December 15, 2015 | by Rabbi Noah Weinberg and Rabbi Yaakov Salomon

Seven keys to life fulfillment.

An exclusive excerpt from Rabbi Weinberg's first book, "What the Angel Taught You".

Something very strange is going on in this world.

  • The more knowledge we accumulate, the more confused we get.
  • The more conveniences we invent, the less time we seem to have.
  • The more pleasures we create, the more pain we need to confront.

The questions appear to engulf us. The answers seem so elusive. We run. Sometimes physically, sometimes mentally. We hide. Or at least we try to. But more often than not, the questions come with us. Gnawing at us…reminding us that we are not really at peace. When contradictions abound, we are perplexed and in need of direction, clarity, and understanding.
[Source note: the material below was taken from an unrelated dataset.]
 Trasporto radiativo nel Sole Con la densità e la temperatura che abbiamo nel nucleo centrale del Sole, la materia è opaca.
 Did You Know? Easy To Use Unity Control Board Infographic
The voices within us never really go away. The "mute" button may be on and the "white noise" might be deafening, but the doubts still lurk in the distance and the uncertainties never really fade away.

When will I be truly happy with my life?

Can I really trust my beliefs?

How do I know if my decisions are the right ones?

What is the definition of "love"?

How do I get my prayers answered?

Why doesn't money bring me more pleasure?

Is life pre-ordained or do I determine what happens to me?

Are there absolute truths in this world or only people's "perceptions"?

Believe it or not, according to Jewish thought and tradition, you don't have to search far for the answers. You already have them! The answers to these and all the other questions you may ask are closer than you think. Permit me to explain.

According to the Talmud, before we were born, when we were safely ensconced in the comfort of the womb, we all had access to the ultimate search engine. God dispatches a personal angel to each and every soul in utero, who sits besides each and every one of us, and actually teaches us all the wisdom we will ever need to know on this planet. Everything.

And then…just before we are born…the angel gives us a little "tap" between the nose and the upper lip and everything he taught is immediately forgotten. That is how all human beings receive that small indentation in the skin beneath their noses, anatomically known as the "philtrum."


"Strange story," you say. And who could blame you? First of all, how do we know that angels exist? And secondly, why would God send an angel to teach us everything we need to know, only to instruct him to then make us forget everything he just taught us? What would be the point?

Proving the existence of angels is not an easy chore, nor is it the purpose of this book. However, if we believe in God (and four out of five people say they do believe in some kind of deity), trusting that He would have some kind of ministering work corps is certainly not very far removed.

More perplexing is question # 2. Why bother to teach us everything, only to erase our memory chip immediately afterwards?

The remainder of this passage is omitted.